■ Selected excerpt
Begin

Murray–Darling Basin
9.4 Runoff to surface water

The volumetric value for the line item for the 2011–12 year was 63,583,187 ML.

The line item represents runoff volumes to surface water within the Murray–Darling Basin (MDB) region.  River losses have not been included in this line item.  They are included in line item 17.10 River and floodplain leakage, evaporation and errors.

Rainfall runoff volumes to surface water within the MDB region are summarised in the following table.

 Details of rainfall runoff to surface water in the MDB region for the 2011–12 year

Water resource plan area	Sustainable diversion limit area		State/Territory	Volume (ML) for the 2011–12 year
	Code	Name
SW19 Warrego–Paroo–Nebine	SS29	Paroo	Qld	19,936,956
	SS28	Warrego	Qld
	SS27	Nebine	Qld
SW18 Condamine–Balonne	SS26	Condamine–Balonne	Qld
SW17 Moonie	SS25	Moonie	Qld
SW11 Barwon–Darling Watercourse	SS19	Barwon–Darling Watercourse	NSW
SW12 NSW Intersecting Streams	SS17	NSW Intersecting Streams	NSW
SW16 Qld Border Rivers	SS24	Qld Border Rivers	Qld	2,158,207
SW15 NSW Border Rivers	SS23	NSW Border Rivers	NSW
SW14 Gwydir	SS22	Gwydir	NSW	3,327,553
SW13 Namoi	SS21	Namoi	NSW	2,672,373
SW10 Macquarie–Castlereagh	SS20	Macquarie–Castlereagh	NSW	4,397,348
Northern Basin				32,492,437
SW9 Lachlan	SS16	Lachlan	NSW	4,567,034
SW8 Murrumbidgee	SS15	Murrumbidgee  NSW	NSW	7,082,066
SW1 ACT	SS1	ACT	ACT
SW7 NSW Murray and Lower Darling	SS18	Lower Darling	NSW	11,685,453
	SS14	NSW Murray	NSW
SW2 Vic. Murray	SS3	Kiewa	Vic.
	SS2	Vic. Murray	Vic.
SW4 Wimmera–Mallee	SS9	Wimmera–Mallee	Vic.
SW5 SA Murray	SS11	SA Murray	SA
	SS10	SA Non-prescribed areas	SA
SW3 Northern Victoria	SS4	Ovens	Vic.	2,867,386
	SS5	Broken	Vic.	4,068,328
	SS6	Goulburn	Vic.

End

■ Data records
Begin

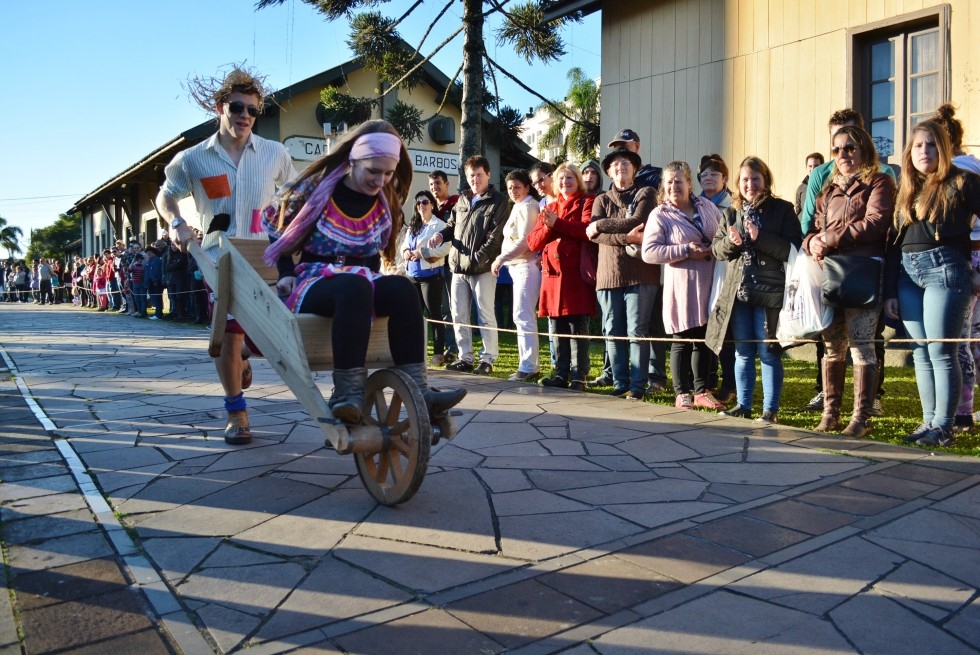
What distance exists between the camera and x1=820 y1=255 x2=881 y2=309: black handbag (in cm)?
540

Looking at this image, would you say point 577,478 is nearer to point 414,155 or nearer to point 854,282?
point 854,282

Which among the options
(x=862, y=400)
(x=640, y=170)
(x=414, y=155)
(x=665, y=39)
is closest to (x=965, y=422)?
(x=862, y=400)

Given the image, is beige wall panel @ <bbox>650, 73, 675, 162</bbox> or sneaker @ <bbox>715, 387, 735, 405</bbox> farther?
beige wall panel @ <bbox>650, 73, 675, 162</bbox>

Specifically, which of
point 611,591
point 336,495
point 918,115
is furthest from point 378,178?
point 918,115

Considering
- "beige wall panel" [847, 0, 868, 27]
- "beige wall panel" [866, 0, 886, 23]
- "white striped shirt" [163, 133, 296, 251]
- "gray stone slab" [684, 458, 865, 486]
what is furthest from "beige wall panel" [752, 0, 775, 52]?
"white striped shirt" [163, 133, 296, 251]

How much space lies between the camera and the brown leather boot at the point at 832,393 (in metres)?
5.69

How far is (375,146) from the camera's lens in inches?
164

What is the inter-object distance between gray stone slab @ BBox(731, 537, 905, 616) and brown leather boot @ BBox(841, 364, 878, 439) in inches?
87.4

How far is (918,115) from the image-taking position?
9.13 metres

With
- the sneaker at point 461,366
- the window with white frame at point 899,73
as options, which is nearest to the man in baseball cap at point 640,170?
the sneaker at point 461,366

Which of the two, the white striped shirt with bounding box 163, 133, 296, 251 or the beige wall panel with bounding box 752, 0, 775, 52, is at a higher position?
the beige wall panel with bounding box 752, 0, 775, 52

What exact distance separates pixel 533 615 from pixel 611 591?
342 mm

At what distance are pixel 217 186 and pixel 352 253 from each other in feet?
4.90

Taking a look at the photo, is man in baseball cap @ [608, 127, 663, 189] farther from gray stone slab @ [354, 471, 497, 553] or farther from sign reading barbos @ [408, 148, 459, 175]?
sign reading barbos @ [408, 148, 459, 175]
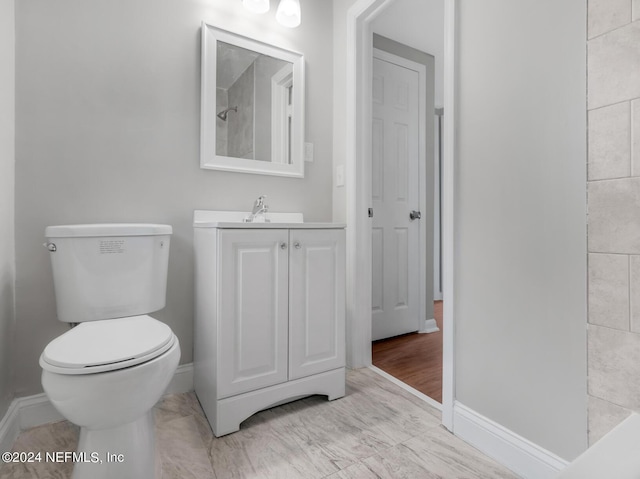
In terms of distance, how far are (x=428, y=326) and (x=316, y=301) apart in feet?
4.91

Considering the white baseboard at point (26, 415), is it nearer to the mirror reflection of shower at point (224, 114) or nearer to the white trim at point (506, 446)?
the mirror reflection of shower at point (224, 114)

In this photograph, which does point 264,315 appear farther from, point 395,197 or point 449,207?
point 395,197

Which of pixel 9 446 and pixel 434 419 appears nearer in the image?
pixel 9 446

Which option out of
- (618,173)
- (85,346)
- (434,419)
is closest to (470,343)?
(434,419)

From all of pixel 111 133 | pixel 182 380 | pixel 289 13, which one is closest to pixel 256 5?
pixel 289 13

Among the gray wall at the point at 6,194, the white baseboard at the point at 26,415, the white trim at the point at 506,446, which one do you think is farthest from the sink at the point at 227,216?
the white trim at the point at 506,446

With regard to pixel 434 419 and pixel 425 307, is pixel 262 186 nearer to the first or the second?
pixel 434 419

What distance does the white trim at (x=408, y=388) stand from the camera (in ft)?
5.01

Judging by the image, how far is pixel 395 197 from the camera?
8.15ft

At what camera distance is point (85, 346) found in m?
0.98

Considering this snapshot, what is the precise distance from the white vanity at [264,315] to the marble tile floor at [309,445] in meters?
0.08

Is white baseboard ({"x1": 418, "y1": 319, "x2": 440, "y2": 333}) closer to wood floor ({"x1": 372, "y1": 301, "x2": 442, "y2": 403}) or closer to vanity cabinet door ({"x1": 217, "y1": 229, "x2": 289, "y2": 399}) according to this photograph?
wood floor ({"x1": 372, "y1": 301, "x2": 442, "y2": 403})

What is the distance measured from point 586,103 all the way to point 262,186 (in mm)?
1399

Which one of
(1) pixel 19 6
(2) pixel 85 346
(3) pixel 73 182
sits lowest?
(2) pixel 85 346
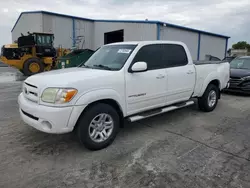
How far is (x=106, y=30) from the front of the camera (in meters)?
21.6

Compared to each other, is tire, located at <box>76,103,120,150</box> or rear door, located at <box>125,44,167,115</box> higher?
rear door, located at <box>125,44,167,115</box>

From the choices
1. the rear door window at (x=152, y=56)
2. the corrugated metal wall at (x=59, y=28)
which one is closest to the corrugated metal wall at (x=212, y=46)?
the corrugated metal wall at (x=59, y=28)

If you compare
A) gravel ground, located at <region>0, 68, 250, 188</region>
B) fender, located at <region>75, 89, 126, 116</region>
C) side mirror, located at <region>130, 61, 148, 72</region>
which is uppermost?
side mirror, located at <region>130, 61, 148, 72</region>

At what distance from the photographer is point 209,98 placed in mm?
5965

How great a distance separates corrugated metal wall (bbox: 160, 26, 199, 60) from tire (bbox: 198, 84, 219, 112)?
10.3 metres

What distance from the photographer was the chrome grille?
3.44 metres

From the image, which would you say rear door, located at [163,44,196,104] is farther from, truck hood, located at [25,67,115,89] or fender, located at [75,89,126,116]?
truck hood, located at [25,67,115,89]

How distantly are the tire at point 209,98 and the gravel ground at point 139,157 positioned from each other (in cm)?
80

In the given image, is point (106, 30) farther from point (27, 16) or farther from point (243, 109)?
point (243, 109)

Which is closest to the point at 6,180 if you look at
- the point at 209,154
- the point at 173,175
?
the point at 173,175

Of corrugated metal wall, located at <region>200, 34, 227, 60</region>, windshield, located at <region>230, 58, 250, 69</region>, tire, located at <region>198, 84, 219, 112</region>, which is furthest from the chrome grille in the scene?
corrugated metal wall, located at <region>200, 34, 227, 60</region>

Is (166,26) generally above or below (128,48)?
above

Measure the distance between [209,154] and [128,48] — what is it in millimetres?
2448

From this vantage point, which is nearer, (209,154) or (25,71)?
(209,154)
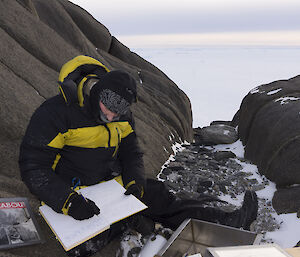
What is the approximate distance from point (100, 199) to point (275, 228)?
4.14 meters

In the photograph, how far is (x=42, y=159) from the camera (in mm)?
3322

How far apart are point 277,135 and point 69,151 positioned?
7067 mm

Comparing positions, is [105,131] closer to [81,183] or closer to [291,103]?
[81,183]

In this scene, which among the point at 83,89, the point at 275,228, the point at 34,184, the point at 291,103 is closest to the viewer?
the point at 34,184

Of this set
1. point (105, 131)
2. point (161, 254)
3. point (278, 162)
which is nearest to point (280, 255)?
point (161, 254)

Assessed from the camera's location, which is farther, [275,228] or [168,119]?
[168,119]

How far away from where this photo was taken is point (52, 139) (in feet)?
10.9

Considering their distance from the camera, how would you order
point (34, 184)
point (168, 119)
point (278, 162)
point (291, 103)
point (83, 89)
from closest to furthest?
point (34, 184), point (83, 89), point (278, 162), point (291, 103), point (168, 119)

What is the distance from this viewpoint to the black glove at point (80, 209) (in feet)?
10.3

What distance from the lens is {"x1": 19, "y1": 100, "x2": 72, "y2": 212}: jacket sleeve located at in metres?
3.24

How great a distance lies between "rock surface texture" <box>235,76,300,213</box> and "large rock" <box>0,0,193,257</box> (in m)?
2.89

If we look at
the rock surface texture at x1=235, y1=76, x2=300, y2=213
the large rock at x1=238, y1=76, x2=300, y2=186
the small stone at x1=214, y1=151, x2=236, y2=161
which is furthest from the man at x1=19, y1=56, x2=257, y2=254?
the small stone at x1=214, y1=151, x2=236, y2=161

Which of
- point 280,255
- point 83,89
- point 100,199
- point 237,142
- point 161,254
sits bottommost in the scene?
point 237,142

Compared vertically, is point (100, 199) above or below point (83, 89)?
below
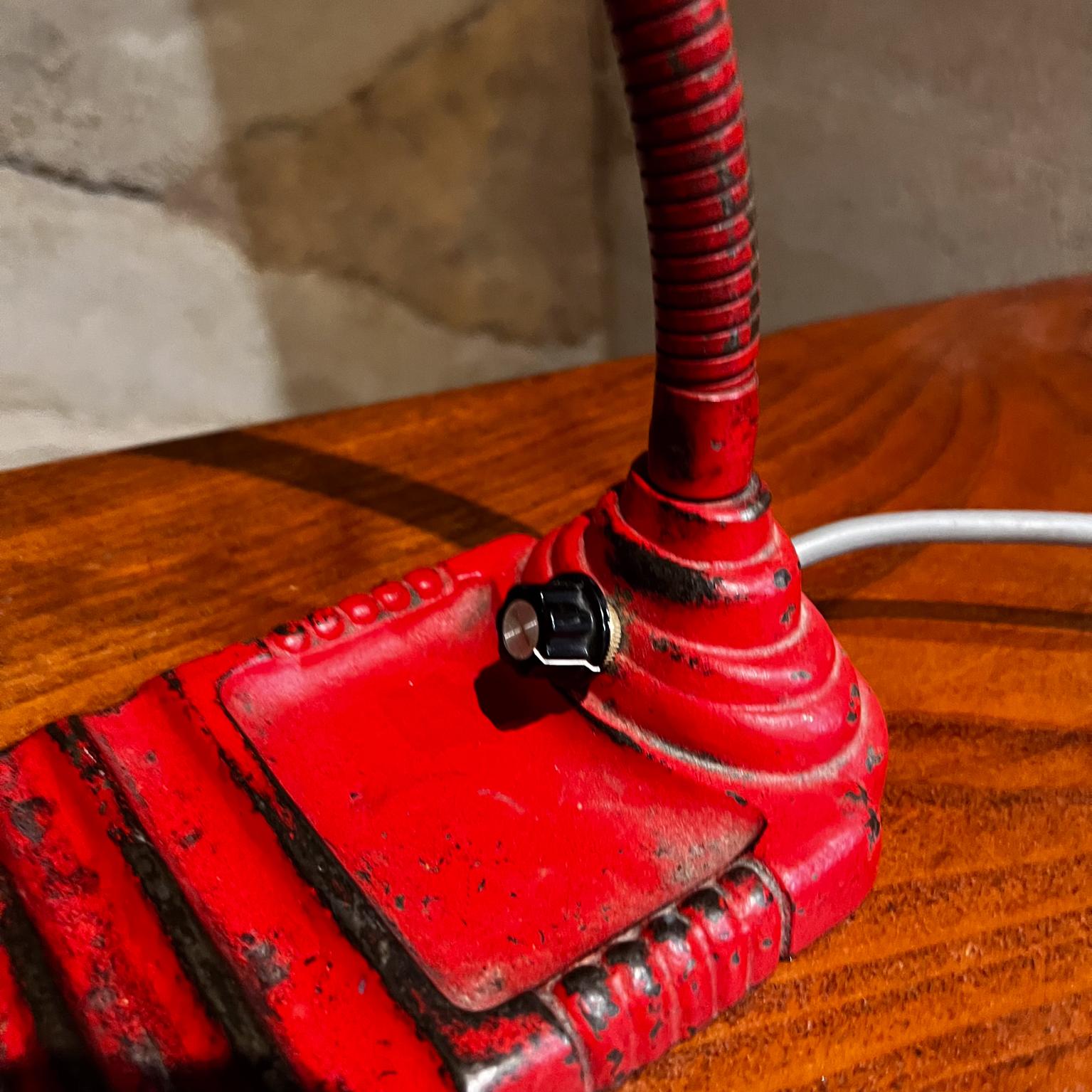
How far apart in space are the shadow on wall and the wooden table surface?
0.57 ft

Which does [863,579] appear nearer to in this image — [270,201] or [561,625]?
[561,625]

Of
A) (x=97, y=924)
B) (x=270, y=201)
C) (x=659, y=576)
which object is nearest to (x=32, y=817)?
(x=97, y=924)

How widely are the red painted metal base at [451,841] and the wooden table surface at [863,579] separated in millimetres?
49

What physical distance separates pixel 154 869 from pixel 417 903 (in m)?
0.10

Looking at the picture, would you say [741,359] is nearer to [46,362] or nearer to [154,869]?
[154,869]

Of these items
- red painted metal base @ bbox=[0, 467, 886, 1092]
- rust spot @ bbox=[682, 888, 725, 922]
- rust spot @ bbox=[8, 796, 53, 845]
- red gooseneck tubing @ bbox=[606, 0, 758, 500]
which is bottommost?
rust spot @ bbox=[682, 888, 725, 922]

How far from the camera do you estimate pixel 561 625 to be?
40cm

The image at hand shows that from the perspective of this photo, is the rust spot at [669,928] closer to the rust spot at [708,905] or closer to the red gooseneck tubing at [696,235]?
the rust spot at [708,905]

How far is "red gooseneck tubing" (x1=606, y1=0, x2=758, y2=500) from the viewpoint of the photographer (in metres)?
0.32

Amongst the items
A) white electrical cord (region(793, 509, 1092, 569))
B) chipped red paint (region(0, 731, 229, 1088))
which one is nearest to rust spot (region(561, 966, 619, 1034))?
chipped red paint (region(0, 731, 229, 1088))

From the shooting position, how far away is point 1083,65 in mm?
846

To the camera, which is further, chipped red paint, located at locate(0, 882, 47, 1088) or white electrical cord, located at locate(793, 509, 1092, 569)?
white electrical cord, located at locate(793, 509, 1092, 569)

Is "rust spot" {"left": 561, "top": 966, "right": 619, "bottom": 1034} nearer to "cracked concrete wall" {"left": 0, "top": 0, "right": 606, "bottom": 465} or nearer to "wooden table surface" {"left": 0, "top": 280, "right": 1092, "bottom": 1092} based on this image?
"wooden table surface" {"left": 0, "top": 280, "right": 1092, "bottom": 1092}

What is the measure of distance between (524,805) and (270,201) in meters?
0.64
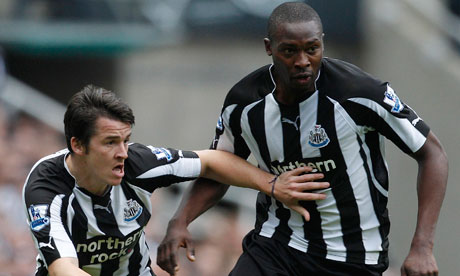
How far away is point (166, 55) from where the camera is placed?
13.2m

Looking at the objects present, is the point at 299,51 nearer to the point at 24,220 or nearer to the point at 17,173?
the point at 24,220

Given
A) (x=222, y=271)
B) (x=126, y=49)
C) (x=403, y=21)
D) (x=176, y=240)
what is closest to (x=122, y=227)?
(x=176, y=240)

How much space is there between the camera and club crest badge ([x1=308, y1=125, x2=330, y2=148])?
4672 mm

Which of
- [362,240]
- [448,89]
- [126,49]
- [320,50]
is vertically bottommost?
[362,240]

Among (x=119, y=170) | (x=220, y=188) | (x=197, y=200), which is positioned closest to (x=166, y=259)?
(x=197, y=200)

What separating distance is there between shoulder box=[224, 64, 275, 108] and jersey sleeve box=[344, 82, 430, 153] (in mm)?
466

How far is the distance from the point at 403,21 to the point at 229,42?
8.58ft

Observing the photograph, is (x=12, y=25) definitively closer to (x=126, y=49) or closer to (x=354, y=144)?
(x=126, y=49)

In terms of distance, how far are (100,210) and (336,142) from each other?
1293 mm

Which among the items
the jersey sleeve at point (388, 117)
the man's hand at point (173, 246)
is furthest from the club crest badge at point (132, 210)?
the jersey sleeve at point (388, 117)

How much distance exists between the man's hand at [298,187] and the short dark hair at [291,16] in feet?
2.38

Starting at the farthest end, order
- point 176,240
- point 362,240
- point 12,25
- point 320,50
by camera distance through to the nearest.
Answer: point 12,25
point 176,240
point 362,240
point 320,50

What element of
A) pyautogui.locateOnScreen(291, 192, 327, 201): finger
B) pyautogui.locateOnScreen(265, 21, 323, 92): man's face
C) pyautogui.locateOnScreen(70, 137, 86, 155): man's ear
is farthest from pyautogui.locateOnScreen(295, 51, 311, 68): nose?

End

■ Tasks for this exercise
A - Check each statement against the Murray–Darling Basin runoff text. Answer yes or no for each and quote the words from the text that decide it.
(i) River losses are included in the runoff to surface water line item.
(ii) The volumetric value for the line item for the 2011–12 year was 63,583,187 ML.
(iii) River losses are included in line item 17.10.
B - In the Murray–Darling Basin runoff text, what volume does the table give for the Northern Basin in the 2011–12 year?
C - Carry the Murray–Darling Basin runoff text forward from the point where it stops.

■ Response list
A -
(i) No: "River losses have not been included in this line item."
(ii) Yes: "The volumetric value for the line item for the 2011–12 year was 63,583,187 ML."
(iii) Yes: "They are included in line item 17.10 River and floodplain leakage, evaporation and errors."

B - 32,492,437 ML.

C -
	SS7	Campaspe	Vic.	290,149
	SS8	Loddon	Vic.	401,395
SW6 Eastern Mount Lofty Ranges	SS13	Eastern Mount Lofty Ranges	SA	128,938
	SS12	Marne Saunders	SA
Southern Basin				31,090,750
Whole MDB region				63,583,187

 

Rainfall runoff volumes were based on hydrological boundaries of river catchments within the region.  These volumes were not available individually for some of water resources planning areas. Therefore, the volumes were provided in the above table individually for some of the water resource plan areas and as clusters for the others.

(1) Bureau of Meteorology (the Bureau): (a) National Climate Centre (NCC) daily climate grids (rainfall, temperature and solar radiation) and (b) Australian Hydrological Geospatial Fabric (AHGF) waterbody feature class; (2) Commonwealth Scientific and Industrial Research Organisation (CSIRO): (a) Australian water resources assessment system landscape model (AWRA-L) model parameters and (b) CSIRO monthly climatological average radiation grids data; and (3) Geoscience Australia: MDB human-made waterbody feature class.

The Bureau.

Rainfall runoff to surface water was estimated based on the AWRA-L version 2.0.0 (Van Dijk 2010) model outputs.

• Using climate grid data for the MDB region (including precipitation, temperature and solar radiation data), AWRA-L was used to estimate the runoff depth at each grid point within the region. Only runoff from the landscape is considered; therefore, the surface areas of the major storages, local catchment storages and other mapped waterbodies were excluded from the analysis.

Runoff from the landscape is divided into two components: runoff into the surface water store (major storages, rivers and drains) and runoff into local catchment storages. Only runoff into the surface water store is considered here.

The average runoff depth from the landscape into the surface water was determined as the weighted mean of the relevant grid-points within the MDB region boundary. Points were weighted based upon the area they represented within the region to remove edge effects (where the area represented is not wholly within the MDB region) and the effect of changing area represented with changing latitude.  Mean runoff depth was converted to a runoff volume by multiplying runoff depth by the total area of the region (excluding storages).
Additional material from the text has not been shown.